▶ [EXCERPT]:
-------
Re: [DISCUSS] Support obtaining Hive delegation tokens when submitting application to Yarn

Posted by Rui Li <li...@gmail.com>.
Hi Jie,

Thanks for the investigation. I think we can first implement pluggable DT
providers, and add renewal abilities incrementally. I'm also curious where
Spark runs its HadoopDelegationTokenManager when renewal is enabled?
Because it seems HadoopDelegationTokenManager needs access to keytab to
create new tokens, does that mean it can only run on the client side?

On Mon, Jan 25, 2021 at 10:32 AM 王 杰 <ja...@outlook.com> wrote:

> Hi Till,
>
> Sorry for late response, I just did some investigations about Spark. Spark
> adopted the SPI way to obtain delegations for different components. It has
> a HadoopDelegationTokenManager.scala<
> https://github.com/apache/spark/blob/master/core/src/main/scala/org/apache/spark/deploy/security/HadoopDelegationTokenManager.scala>
> to manage all Hadoop delegation tokens including obtaining and renewing the
> delegation tokens.
-------
▶ [ENTRIES SHOWN]:
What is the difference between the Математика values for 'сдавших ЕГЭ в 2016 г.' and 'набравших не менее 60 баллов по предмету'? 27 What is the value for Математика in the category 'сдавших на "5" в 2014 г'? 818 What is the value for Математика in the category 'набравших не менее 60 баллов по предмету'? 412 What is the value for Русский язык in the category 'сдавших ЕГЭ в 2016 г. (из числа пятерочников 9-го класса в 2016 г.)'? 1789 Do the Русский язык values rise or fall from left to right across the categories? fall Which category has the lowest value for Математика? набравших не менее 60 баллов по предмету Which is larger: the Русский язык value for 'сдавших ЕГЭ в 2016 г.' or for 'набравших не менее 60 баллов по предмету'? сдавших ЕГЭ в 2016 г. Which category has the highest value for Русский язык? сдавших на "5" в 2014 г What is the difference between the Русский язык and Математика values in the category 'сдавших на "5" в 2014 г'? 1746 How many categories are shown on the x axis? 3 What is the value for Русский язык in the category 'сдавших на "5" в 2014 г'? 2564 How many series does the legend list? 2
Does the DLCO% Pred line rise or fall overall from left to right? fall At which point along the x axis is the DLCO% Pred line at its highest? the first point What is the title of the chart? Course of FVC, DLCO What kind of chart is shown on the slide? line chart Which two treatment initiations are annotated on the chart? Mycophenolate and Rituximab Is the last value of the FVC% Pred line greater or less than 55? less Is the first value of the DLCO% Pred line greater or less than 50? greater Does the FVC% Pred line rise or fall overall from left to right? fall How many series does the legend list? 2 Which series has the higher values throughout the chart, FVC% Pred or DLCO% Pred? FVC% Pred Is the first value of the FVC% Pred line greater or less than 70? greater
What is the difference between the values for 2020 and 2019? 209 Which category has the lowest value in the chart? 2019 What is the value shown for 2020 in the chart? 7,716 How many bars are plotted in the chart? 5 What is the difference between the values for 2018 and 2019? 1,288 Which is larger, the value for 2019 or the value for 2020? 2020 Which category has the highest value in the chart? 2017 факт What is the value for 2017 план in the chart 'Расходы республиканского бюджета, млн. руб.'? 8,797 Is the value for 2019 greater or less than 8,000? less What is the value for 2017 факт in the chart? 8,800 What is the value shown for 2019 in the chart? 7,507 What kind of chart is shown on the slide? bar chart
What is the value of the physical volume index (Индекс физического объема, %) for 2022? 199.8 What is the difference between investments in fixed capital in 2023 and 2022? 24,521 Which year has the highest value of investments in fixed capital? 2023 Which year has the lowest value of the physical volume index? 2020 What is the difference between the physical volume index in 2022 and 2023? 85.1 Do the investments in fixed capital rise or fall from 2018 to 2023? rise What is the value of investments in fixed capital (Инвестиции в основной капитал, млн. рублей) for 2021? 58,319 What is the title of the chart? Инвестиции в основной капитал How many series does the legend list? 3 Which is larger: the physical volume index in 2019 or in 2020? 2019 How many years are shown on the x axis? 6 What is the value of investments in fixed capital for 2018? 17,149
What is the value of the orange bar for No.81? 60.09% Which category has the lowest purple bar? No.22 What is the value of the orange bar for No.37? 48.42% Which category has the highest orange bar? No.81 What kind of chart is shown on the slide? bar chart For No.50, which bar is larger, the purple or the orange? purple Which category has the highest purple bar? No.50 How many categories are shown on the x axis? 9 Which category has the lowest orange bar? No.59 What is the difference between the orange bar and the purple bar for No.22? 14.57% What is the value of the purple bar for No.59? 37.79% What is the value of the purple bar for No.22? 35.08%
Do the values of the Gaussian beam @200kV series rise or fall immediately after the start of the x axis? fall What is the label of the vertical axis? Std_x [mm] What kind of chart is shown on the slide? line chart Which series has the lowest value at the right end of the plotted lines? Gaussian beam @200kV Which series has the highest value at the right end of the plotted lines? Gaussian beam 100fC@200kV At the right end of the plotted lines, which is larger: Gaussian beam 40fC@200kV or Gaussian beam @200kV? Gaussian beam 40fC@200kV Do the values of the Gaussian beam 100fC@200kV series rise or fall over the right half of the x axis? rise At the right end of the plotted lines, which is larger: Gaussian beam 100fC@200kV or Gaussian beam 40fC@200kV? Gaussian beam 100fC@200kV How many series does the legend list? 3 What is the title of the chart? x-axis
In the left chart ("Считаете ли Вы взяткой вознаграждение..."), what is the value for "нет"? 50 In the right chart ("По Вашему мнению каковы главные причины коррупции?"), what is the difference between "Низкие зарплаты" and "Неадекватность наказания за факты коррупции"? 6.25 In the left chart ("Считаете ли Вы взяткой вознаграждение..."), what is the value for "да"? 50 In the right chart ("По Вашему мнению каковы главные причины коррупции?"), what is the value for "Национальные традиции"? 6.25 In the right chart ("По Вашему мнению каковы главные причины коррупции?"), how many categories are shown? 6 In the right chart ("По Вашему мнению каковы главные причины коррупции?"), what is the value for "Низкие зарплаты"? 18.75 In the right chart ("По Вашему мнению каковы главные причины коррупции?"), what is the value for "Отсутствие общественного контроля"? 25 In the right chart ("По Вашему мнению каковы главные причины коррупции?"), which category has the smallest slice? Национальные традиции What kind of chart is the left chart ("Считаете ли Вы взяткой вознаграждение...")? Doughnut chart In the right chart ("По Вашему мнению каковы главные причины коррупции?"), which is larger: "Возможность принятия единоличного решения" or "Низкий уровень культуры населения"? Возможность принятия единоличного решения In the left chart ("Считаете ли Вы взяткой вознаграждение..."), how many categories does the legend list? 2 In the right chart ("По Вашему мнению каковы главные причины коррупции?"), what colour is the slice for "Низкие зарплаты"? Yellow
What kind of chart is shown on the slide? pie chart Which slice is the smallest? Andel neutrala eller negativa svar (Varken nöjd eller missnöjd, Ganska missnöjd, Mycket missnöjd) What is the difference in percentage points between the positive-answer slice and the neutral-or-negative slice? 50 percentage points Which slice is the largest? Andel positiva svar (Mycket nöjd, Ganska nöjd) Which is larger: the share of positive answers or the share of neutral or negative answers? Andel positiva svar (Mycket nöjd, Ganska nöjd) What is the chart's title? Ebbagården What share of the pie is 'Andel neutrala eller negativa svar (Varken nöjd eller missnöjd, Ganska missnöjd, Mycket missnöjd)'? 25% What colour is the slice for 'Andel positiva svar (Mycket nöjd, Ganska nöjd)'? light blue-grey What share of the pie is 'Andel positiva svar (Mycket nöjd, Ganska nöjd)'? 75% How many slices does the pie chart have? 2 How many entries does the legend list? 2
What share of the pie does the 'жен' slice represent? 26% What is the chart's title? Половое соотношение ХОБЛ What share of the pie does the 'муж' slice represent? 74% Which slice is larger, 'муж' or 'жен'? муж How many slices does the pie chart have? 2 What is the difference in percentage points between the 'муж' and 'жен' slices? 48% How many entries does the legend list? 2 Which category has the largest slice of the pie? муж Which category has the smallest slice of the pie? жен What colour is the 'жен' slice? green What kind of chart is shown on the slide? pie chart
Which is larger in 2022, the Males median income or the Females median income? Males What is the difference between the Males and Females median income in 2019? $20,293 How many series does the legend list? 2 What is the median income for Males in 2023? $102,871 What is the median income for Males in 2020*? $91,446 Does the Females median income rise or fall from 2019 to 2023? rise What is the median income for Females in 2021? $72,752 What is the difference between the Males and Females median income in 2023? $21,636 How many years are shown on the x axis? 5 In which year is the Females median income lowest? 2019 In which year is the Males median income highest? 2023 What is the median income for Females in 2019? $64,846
-------
▶ [EXERCISE INSTRUCTIONS]:
- A) According to the Hive delegation token thread, what approach did Spark adopt to obtain delegation tokens for different components?
- B) Continue the Hive delegation token thread from its final sentence.

▶ [RESULTS OF THE TASKS]:
- A) The SPI way.

- B)
>
> When the HadoopDelegationTokenManager is initializing, it will use
> ServiceLoader to load all HadoopDelegationTokenProviders in different
> connectors. As for Hive, the provider implementation is
> HadoopDelegationTokenProvider<
> https://github.com/apache/spark/blob/master/core/src/main/scala/org/apache/spark/deploy/security/HadoopDelegationTokenManager.scala
> >.
>
> Thanks,
> Jie
>
>
> On 2021/01/13 08:51:29, Till Rohrmann <trohrmann@apache.org<mailto:
> trohrmann@apache.org>> wrote:
> > Hi Jie Wang,
> >
> > thanks for starting this discussion. To me the SPI approach sounds better
> > because it is not as brittle as using reflection. Concerning the
> > configuration, we could think about introducing some Hive specific
> > configuration options which allow us to specify these paths. How are
> other
> > projects which integrate with Hive are solving this problem?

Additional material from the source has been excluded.